Why does BenchmarkAppendInterface10M
make so many allocations? In the assembler, we can see that it is the only one that calls runtime.convT2E64
function.
PPROF_BINARY_PATH=. go tool pprof -disasm BenchmarkAppend cpu.prof
ROUTINE ======================== _/home/grzesiek/test.BenchmarkAppendInterface10M
30ms 1.10s (flat, cum) 3.35% of Total
. 260ms 4e8490: CALL runtime.convT2E64(SB)

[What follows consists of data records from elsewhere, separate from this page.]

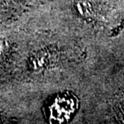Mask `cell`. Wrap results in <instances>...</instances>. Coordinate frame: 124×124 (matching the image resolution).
Listing matches in <instances>:
<instances>
[{
    "label": "cell",
    "mask_w": 124,
    "mask_h": 124,
    "mask_svg": "<svg viewBox=\"0 0 124 124\" xmlns=\"http://www.w3.org/2000/svg\"><path fill=\"white\" fill-rule=\"evenodd\" d=\"M53 107V115H56L57 119L63 120L64 118H68L71 113H73L74 109V103L73 100L68 98H60L56 99Z\"/></svg>",
    "instance_id": "6da1fadb"
}]
</instances>
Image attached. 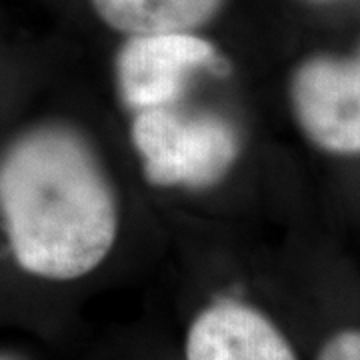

The source code from runtime/iface.go
looks like this:
func convT2E64(t *_type, elem unsafe.Pointer) (e eface) {
if raceenabled {
raceReadObjectPC(t, elem, getcallerpc(), funcPC(convT2E64))
}
if msanenabled {
msanread(elem, t.size)
}
var x unsafe.Pointer
if *(*uint64)(elem) == 0 {
x = unsafe.Pointer(&zeroVal[0])
} else {
x = mallocgc(8, t, false)
*(*uint64)(x) = *(*uint64)(elem)
}
e._type = t
e.data = x
return
}
As we see it makes the allocation by calling mallocgc
function.
I know it does not directly help fix your code but I hope it gives you the tools and techniques to analyze optimize it.